Car le récit est, finalement, peu plausible, voire incroyable. Le film, dès son départ, prend la forme d’une accumulation de péripéties qui, par leur absurdité et leur déraison, se révèlent de faux-semblants pour mieux nous faire le théâtre effréné de l’intériorité d’un Panahi qui réfléchit à sa propre moralité d’opposant politique. Il ne s’agit que de penser à tous ces « simples accidents » sur lesquels repose le film, à toutes ces improbabilités scénaristiques pour lever le voile sur cette histoire qui ne sert que d’excuse. L’impossible facilité avec laquelle Vahid réussit à enlever son geôlier ; cette ancienne victime du bourreau qui, ce jour-là justement, faisait les photos de mariage d’une autre ex-prisonnière ; ces multiples hasards fortuits nous paraissent crédibles dans le feu de l’action mais se révèlent après-coup les moteurs d’une histoire qui n’existe que pour permettre à une autre, métaphorique, de se déployer aussi.

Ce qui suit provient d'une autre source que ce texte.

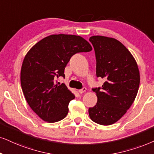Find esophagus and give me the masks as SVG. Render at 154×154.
Listing matches in <instances>:
<instances>
[{"mask_svg":"<svg viewBox=\"0 0 154 154\" xmlns=\"http://www.w3.org/2000/svg\"><path fill=\"white\" fill-rule=\"evenodd\" d=\"M86 90H87V88H86V87H83L82 89H79V90L78 91L79 92V94H82V93L85 92V91H86Z\"/></svg>","mask_w":154,"mask_h":154,"instance_id":"1","label":"esophagus"}]
</instances>
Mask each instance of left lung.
Returning a JSON list of instances; mask_svg holds the SVG:
<instances>
[{"instance_id": "8db88e82", "label": "left lung", "mask_w": 154, "mask_h": 154, "mask_svg": "<svg viewBox=\"0 0 154 154\" xmlns=\"http://www.w3.org/2000/svg\"><path fill=\"white\" fill-rule=\"evenodd\" d=\"M89 41L94 48L97 76L105 82L102 87L93 89L97 102L89 109V115L95 123L111 125L135 100L140 83L139 68L129 50L116 39L94 35Z\"/></svg>"}]
</instances>
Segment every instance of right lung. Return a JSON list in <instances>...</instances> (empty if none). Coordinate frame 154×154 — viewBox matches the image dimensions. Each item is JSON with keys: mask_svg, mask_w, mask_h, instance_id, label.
I'll return each mask as SVG.
<instances>
[{"mask_svg": "<svg viewBox=\"0 0 154 154\" xmlns=\"http://www.w3.org/2000/svg\"><path fill=\"white\" fill-rule=\"evenodd\" d=\"M91 50L80 36L51 35L37 42L25 56L20 71L23 92L30 108L45 122L54 123L67 116L68 104L75 95L55 79L65 77L72 56Z\"/></svg>", "mask_w": 154, "mask_h": 154, "instance_id": "1", "label": "right lung"}]
</instances>
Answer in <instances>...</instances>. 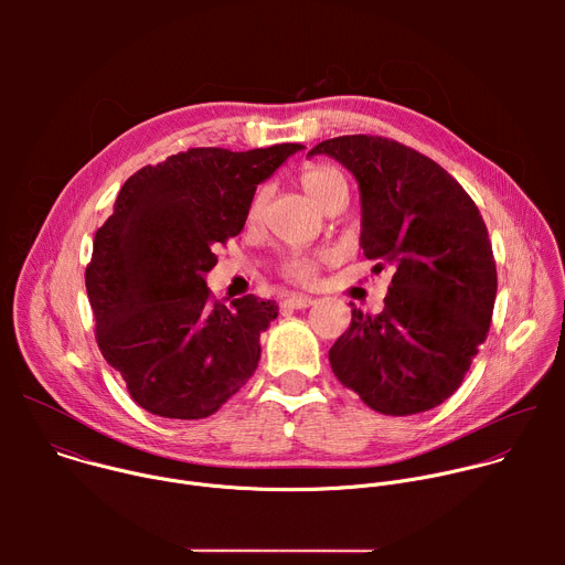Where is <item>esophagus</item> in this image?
<instances>
[{"label":"esophagus","instance_id":"obj_1","mask_svg":"<svg viewBox=\"0 0 565 565\" xmlns=\"http://www.w3.org/2000/svg\"><path fill=\"white\" fill-rule=\"evenodd\" d=\"M315 303V299L312 297H306V295H288L284 301H281V306L284 308H290V310H303V308H308V306H312Z\"/></svg>","mask_w":565,"mask_h":565}]
</instances>
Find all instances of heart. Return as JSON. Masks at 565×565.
<instances>
[{"mask_svg":"<svg viewBox=\"0 0 565 565\" xmlns=\"http://www.w3.org/2000/svg\"><path fill=\"white\" fill-rule=\"evenodd\" d=\"M299 183L303 188V192L319 205L327 207L333 199L338 196H347V181L344 177L329 166H310L306 170H301L299 174ZM266 199V190H259L250 203V212L248 218H257L262 212ZM317 270H319V259L315 257H306V255H288L281 264V275L288 281H295L299 286H310L317 279Z\"/></svg>","mask_w":565,"mask_h":565,"instance_id":"obj_1","label":"heart"}]
</instances>
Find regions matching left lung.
<instances>
[{
    "label": "left lung",
    "instance_id": "left-lung-1",
    "mask_svg": "<svg viewBox=\"0 0 565 565\" xmlns=\"http://www.w3.org/2000/svg\"><path fill=\"white\" fill-rule=\"evenodd\" d=\"M329 153L355 177L364 257L393 268L384 308L362 312L331 347L335 377L384 416H414L445 402L486 342L497 264L476 203L425 153L382 136H338Z\"/></svg>",
    "mask_w": 565,
    "mask_h": 565
}]
</instances>
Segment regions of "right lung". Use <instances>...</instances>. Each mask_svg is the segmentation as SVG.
I'll return each instance as SVG.
<instances>
[{
  "instance_id": "obj_1",
  "label": "right lung",
  "mask_w": 565,
  "mask_h": 565,
  "mask_svg": "<svg viewBox=\"0 0 565 565\" xmlns=\"http://www.w3.org/2000/svg\"><path fill=\"white\" fill-rule=\"evenodd\" d=\"M299 149L192 147L120 188L85 284L100 353L149 414L207 418L255 373L277 303L246 295L225 306L205 273L244 230L257 185Z\"/></svg>"
}]
</instances>
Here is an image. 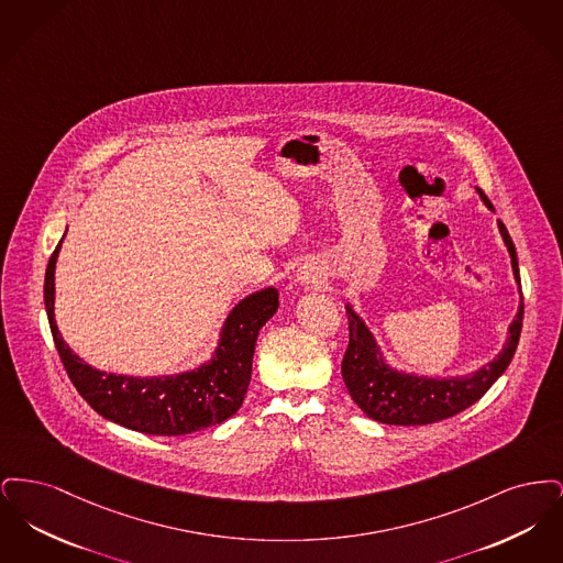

Par le truchement de la fiction, par ses conventions de thriller aux accents humoristiques, Panahi nous fait donc d’abord croire à un cinéma aux bordures claires et nettes, à un film qui se suffit à lui-même. Or, il élabore en fait le simulacre d’un récit de vengeance pour mieux en exposer l’illusion, voire l’impossibilité – pour mieux nous faire l’étalage de sa colère, mais aussi d’une sorte d’impuissance. Le cinéma devient le seul geste possible, aussi vain soit-il, alors que le film ne nous offre ni solution ni résolution. À travers ses personnages tous plus éclopés les uns que les autres, tous abattus par l’oppression d’un régime omniprésent et tout-puissant s’écrit une grande réflexion, se dessine le portrait d’une société qui se demande que faire de ses coupables. Toujours retors, subtil, Panahi ne prétend pas avoir des réponses et, alors que chacune des victimes de « la Guibole » incarne une ligne de pensée (l’un assoiffé de vengeance, une autre qui prône la non-violence), le scénario, plutôt que de se faire didactique, tente d’exposer dans sa pluralité l’absence de conclusion à un dilemme moral qui est tout sauf simple. Le film est construit sur cette tension entre action et inaction et son dispositif de huis clos mobile, cette caméra qui ballotte entre observation et complicité traduit cette impossibilité de trancher. Les péripéties, qui s’enchaînent à un rythme presque délirant et qui se révèlent plus incroyables les unes que les autres, nous rappellent à l’inéluctable enlisement d’une société meurtrie. Ici, le piège est double ; nous aussi sommes englués dans ce faux récit, à sa merci.

Un simple accident n’est pas tant une histoire de la vengeance impossible qu’une exploration de la faillite du réel et des limites du cinéma lui-même. Panahi construit un espace où l’image, loin de réparer, ne peut que rejouer la blessure qu’elle souhaite conjurer. La fin du film pourrait aussi bien être son commencement. Le cycle perdure. Ce qui doit arriver arrive ; Un simple accident n’est pas vraiment un film, lui non plus.